TV Club

Week 3: Who Doesn’t Like a Blind Bartender?

Dear David,

The people of America—including the .00003 percent who watch The Wire—can rest easy now that Jack Shafer is going to weigh in on Simon. Prediction: Jack pisses him off.

This means, I suppose, that we can go back to talking about the show next week. Which is a relief, of course. A thought struck me not long ago, a dangerous one: Perhaps the weakness of the Baltimore Sun subplot is not Simon’s fault, but ours. And by “ours,” I mean all of us in journalism. Maybe we’re just not that interesting; David Simon can’t make us interesting; David Milch couldn’t make us interesting; maybe even David Chase himself couldn’t make us interesting. Well, maybe he couldn’t make me interesting. You, he could build a show around. 

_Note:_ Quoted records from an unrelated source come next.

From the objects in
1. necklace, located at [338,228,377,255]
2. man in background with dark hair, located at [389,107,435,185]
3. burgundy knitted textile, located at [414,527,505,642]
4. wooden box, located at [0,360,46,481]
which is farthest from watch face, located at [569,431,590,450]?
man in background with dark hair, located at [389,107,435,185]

An amendment to an earlier post: Alert reader (and Jack Shafer acolyte) Ryan Grim points out that, though Butchie was not water-boarded by Chris and Snoop, he was in fact “liquor-boarded,” before he was shot in the legs and then murdered. Butchie’s demise was unfortunate—who doesn’t like a blind bartender?— but at least it brings Omar back into our lives, and, with any luck, Omar’s return will set off all sorts of conflicts between Marlo and Chris and Prop Joe and Slim Charles and Cheese, all of whom are much more interesting than the sad-sack denizens of the Sun newsroom. As Mitt Romney recently said, “Woof woof.”